Daha önce de örneklemiştim ama altını sıklıkla çizmekte fayda olduğunu düşünürüm: Yolu Çorum'a düşenler bilir, nereye giderseniz gidin her yerde ışıklı leblebi yazıları görürsünüz. Evet, tıpkı Las Vegas gibi kentin her yerinden estetikten yoksun, zevksiz şekilde leblebi yazılarına kent içinden ve çevre yolundan geçerken rastlarsınız.
Adeta Çorum Vegas adını almıştır, bu yüzden. Ama bu yer yer dalga geçilen, yer yer eleştirilen ve hatta zevksiz ve estetik yoksunu görülen bu uygulamanın tek bir şeye çok büyük hizmet ettiği gerçeğini kimse değiştiremez:
Çorum denince akla leblebi gelir. Ve bu kuşaktan kuşağa aktarılır. En alttaki kuşak da bu algıyı daha da oturtmak adına elinden ne gelirse yapar.
Eskişehir'i düşelim şimdi de… Coğrafi tescil belgesi almış ürünlerini mesela…
Çiböreğini, lületaşını, met helvasını…
Kentin içinden geçerken, çevre yolundan giderken, il sınırları içindeki herhangi bir dinlenme tesisinde bulunurken, tren garında, otobüs terminalinde hatta Hasan Polatkan Havaalanında bunlarla ilgili en ufak bir tanıtım, en ufak bir reklam, en ufak bir algı çalışması var mı?
Allah korusun mesela met helvası işini yapan birkaç firmamız kaldı. Onların sahiplerinin başına bir şey gelse, met helvasını üretecek kimse kalmayacak şehirde?
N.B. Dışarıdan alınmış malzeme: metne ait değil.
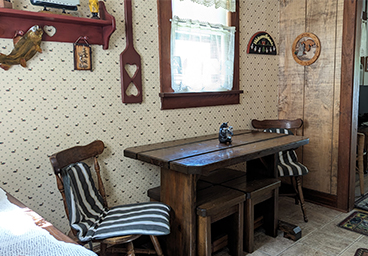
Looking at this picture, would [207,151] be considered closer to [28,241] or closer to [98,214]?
[98,214]

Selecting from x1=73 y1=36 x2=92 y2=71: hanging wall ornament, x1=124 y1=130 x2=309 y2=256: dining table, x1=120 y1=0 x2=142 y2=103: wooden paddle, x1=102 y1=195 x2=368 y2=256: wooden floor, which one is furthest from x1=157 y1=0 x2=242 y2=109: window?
x1=102 y1=195 x2=368 y2=256: wooden floor

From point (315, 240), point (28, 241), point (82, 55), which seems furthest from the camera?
point (315, 240)

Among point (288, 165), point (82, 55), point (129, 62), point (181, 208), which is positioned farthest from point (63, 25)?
point (288, 165)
Firmalarımız duyarsız, şehirli duyarsız, herkes duyarsız.
ÇORUMLU LEBLEBİCİDEN, İNÖGÜLLÜ MOBİLYACIDAN DERS ÇIKARALIM
İnegöllü bir mobilya üreticisi nakliye kamyonun arkasına İnegöl'ü size getirdik yazabiliyor, ama Eskişehirli mobilya üreticisi, Eskişehirli met helvacısı, çibörekçisi, lületaşçısı bunun bir reklamını dahi yapamıyor.
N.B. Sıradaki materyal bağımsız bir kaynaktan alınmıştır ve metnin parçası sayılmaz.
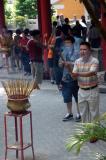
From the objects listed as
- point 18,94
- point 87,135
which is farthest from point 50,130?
point 87,135

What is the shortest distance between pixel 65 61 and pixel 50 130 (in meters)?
1.39

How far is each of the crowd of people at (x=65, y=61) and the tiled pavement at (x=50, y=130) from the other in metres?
0.39

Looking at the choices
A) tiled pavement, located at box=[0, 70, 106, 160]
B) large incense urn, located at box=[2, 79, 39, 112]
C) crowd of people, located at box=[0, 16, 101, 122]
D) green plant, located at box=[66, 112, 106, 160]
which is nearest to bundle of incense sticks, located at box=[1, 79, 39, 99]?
large incense urn, located at box=[2, 79, 39, 112]

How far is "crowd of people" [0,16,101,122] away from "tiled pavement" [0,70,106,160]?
0.39 meters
Şehir içinde bile bir tane reklam panosu yok.
Her şeyi yetkililerden bekleyen, reklamı bile yetkililerden uman, dükkanını açıp müşteri bekleyen bir düşünce içindeyiz.
Tembellik deryasında kulaç sallayıp duruyoruz.
Çorumlu bir leblebi satıcısı kadar bile değiliz.
İnegöllü mobilyacı kadar değiliz.
Bu yüzden bugün mobilyayı İnegöl'e kaptırdık. Bu tembellikle yarın çiböreği, met helvasını, lületaşını da başka illere kaptıracağız.
Hepimizin rekabet koşullarını iyi bilip, Çorumlu leblebiciden, İnögüllü mobilyacıdan ders çıkarmamız lazım.
Eğer bugün olduğu gibi sessiz kalıp gelişmeleri takip etmeye devam edersek, örneğin;
Çiböreğin kralı Afyon'da
'En güzel met, Bursa'da' sloganlarına önce gülümseriz sonra da bir bakmışız, elimizden uçup gitmiş.